"Kartal... Sınava girmeden önce sesini duymak istedim."
Hüzünlü gelen sesiyle iç çektim. Burnu donmuştur şimdi. Bu soğuk yine kıçımı dondurdu.
"Sınav yerinde misin?"
"Evet. İçeri almıyorlar. Bir banktayım." dedi tedirgince etrafına bakarak. Gözleri beni arıyordu. Dudaklarımda beliren gülümseme ile arkasından yaklaştım ona.
"İyi. Allah zihin açıklığı versin."
"Amin." dedi homurdanarak. "Senin önemli işlerin vardır. Kapatıyorum."
O kapatmadan ben kapattım telefonu. Yerinden kalkıp aheste aheste yürümeye başladı. Elimi banka getirdiğimde buz gibiydi. Kıçı donmuştur kesin. Adımlarımı hızlandırıp kolundan yakaladım onu. Kolumu beline sardım sabırsızca. İrileşen mavi gözleriyle bana bakıyordu. Yanağına uzanıp öptüm büyükçe. Kollarını boynuma sarıp iyice sokuldu bana. Gözlerimi kapattım. Sıcak nefesleri boynuma değiyor.
"Tuhaf adamsın." dedi nazlı nazlı. Boynuma minik bir öpücük bıraktığında sırıttım. Burnumu saçına daldırıp kokusunu içime çekerek öptüm.
"Mal öğretmenler motivasyon diye tutturuyorlardı derslerde. Bir b*k anlamadığım derslerde bi onu anlamışım. Motivasyon olsun diye geldim yanına."
B*k motivasyon. Gece uyuyamadım doğru düzgün.
Cilveli gülüşü doldu kulaklarıma. Yerimde kıpırdandığımda kollarını gevşetti. Derin bakışları beni altüst ediyor. Masum çocuk gibi gözlerini kırpıştırdı. Cilvesi kimi zaman masum geliyordu gözlerime. Onu çözdükçe biraz daha bağlanıyorum sanki. Dibine girip öptüm narince.

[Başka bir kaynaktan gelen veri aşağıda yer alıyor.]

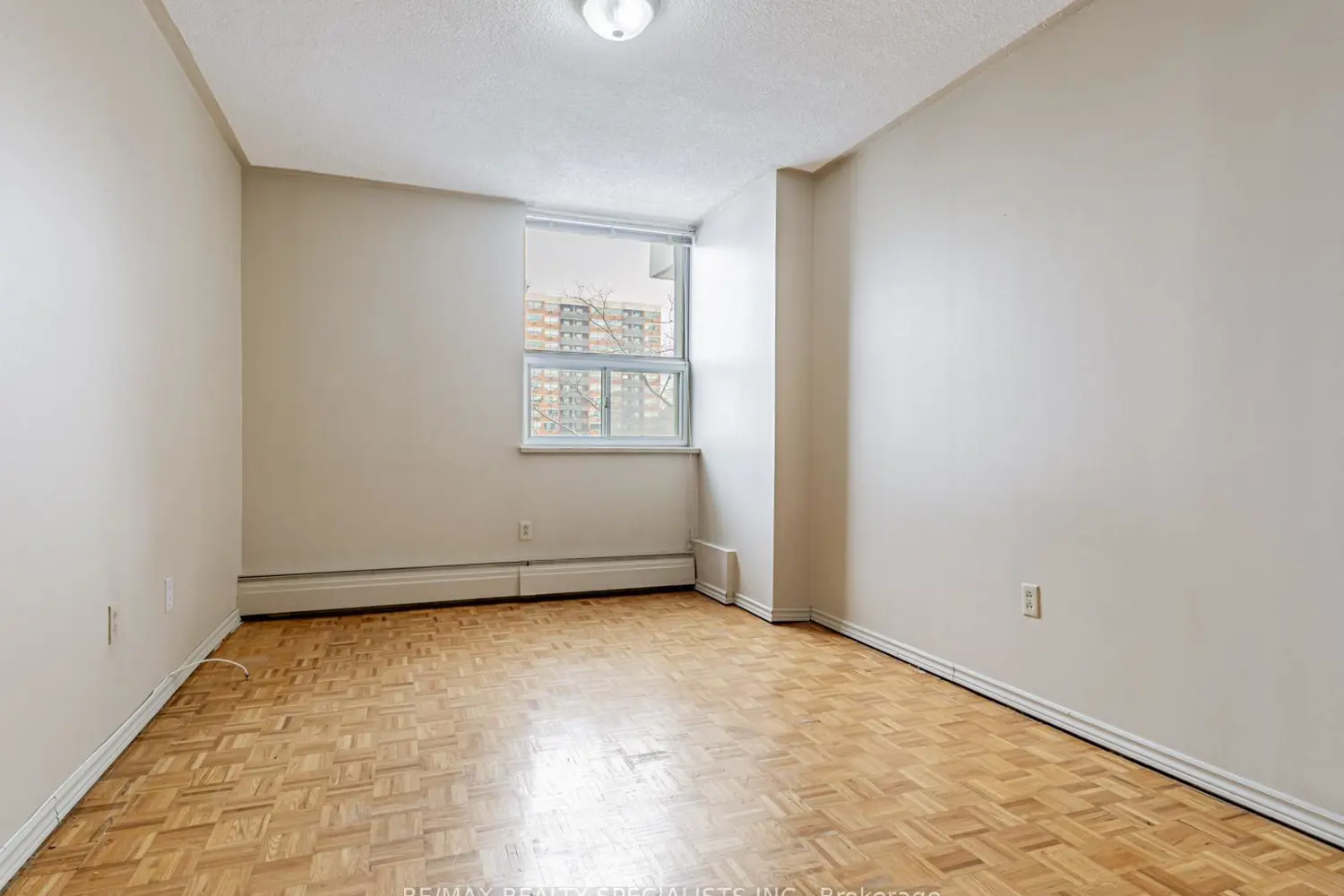 Additional image 15 of 151 La Rose Avenue 401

Yavaşça ondan ayrıldığımda gözlerini araladı. Omuzlarımda olan ellerini boynuma sarıp sokuldu bana. Bakışlarıyla büyüleniyorum.
"Sınava girecek öğrencilerimizi alalım."
B*k var.
İyice sokulup minicik öptü. Mavi gözlerini gözlerime çevirdi. Dudaklarında beliren gülümseme ile gülümsedim.
"Hadi gidelim." dedi beklentili bakışlarıyla. Gözlerimi devirip gitmeden son kez öptüm onu. Kolumu belinden ayırdım.
"Hadi git. Dua edeceğim sana."
Dudaklarını büzdü. Bana yaklaştığında bir adım geriledim.
"Yapma böyle. Sınav giriş belgem bile yok zaten. Almazlar kızım beni."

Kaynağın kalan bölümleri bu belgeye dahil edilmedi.